Rupture avec l’ère précédente

Un point de vue partagé par ce journaliste du quotidien institutionnel L’Union, fin connaisseur des arcanes politico-administratives au Gabon. « Pour rendre les choses plus simples ou tout bonnement plus spectaculaires, certains, au sein de l’opposition ou même dans les médias, sont tentés d’expliquer ces nominations en raison de telle ou telle affinité ou proximité tribale ou régionale. D’une part, partout dans le monde, les gens nomment des personnes en qui ils ont confiance. Le Gabon n’y fait donc pas exception. D’autre part, les dernières nominations sont clairement marquées par la volonté de privilégier la compétence, voire l’expérience, sur tout autre critère, précisément pour signifier une rupture avec l’ère précédente, celle de Brice Laccruche Alihanga, où les mêmes qui critiquent aujourd’hui ne cessaient de pourfendre la ‘République des imberbes’, manière pour eux d’indexer des dirigeants nommés sur une base relationnelle, inexpérimentés et souvent, dans leur esprit, incompétents. » 

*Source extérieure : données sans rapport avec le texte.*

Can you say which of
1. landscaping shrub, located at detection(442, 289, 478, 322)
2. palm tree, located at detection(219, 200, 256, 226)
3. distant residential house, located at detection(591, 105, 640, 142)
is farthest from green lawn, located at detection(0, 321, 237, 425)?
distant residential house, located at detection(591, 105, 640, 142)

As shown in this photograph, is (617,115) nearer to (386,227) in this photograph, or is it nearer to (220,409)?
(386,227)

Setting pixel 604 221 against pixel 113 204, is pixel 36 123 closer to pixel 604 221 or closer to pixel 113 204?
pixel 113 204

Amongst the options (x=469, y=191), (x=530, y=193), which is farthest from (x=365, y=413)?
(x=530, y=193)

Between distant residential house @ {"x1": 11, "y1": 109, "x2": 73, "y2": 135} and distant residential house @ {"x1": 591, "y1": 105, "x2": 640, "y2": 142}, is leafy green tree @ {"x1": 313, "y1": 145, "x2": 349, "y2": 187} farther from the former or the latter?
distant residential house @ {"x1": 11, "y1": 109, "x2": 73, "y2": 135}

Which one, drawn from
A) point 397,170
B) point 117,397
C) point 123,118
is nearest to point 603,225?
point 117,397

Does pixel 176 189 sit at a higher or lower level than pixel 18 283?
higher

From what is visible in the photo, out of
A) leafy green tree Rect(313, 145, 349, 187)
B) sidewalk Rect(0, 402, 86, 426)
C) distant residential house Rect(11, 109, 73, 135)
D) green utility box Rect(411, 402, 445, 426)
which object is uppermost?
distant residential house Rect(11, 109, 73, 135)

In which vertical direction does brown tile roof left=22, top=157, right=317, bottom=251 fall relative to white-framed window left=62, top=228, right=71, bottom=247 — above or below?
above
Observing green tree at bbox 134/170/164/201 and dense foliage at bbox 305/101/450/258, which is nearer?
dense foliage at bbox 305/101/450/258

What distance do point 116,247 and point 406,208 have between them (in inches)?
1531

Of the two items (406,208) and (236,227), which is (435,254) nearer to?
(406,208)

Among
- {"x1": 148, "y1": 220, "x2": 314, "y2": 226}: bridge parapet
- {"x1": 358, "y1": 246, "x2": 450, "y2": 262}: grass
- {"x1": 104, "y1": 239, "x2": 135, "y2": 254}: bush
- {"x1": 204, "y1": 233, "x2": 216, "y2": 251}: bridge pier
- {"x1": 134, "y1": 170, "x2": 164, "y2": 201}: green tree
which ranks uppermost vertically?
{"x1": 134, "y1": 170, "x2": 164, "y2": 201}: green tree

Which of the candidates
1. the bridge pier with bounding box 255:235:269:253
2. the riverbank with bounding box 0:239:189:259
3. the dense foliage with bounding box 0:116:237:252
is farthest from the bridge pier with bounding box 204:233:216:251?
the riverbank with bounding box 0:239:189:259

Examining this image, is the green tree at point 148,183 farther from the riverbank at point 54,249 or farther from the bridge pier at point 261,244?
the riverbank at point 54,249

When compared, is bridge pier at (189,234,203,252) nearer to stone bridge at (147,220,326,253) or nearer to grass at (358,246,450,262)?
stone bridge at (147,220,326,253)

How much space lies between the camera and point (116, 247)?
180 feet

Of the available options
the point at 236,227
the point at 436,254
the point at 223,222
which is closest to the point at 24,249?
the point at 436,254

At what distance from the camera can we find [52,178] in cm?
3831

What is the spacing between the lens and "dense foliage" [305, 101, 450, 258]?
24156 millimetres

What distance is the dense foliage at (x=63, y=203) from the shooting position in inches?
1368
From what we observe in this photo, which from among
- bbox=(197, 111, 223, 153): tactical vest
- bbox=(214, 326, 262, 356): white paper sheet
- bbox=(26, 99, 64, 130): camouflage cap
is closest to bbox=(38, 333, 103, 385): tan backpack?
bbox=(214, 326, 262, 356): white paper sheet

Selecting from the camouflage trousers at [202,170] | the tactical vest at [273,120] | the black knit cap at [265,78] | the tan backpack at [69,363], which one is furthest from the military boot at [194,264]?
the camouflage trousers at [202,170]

Notre confrère en veut pour exemple Ghislain Ngoulou. « Laisser entendre que celui-ci a été nommé directeur de cabinet du coordonnateur général Noureddin Bongo Valentin au seul motif ou même au premier chef qu’il est un Téké de Bongoville est falacieux. Quoi qu’on en pense, c’est d’abord quelqu’un qui est reconnu pour sa compétence, qui a les diplômes et l’expérience pour occuper une telle fonction », explique ce journaliste avant de conclure : « L’époque des nominations par copinage, régionalisme ou tribalisme est définitivement révolue. Pour une bonne est simple raison », explique-t-il, « les Gabonais attendent des résultats de l’action publique et pour en avoir, il faut nommer des gens compétents ». Au moins un point sur lequel chacun peut s’accorder.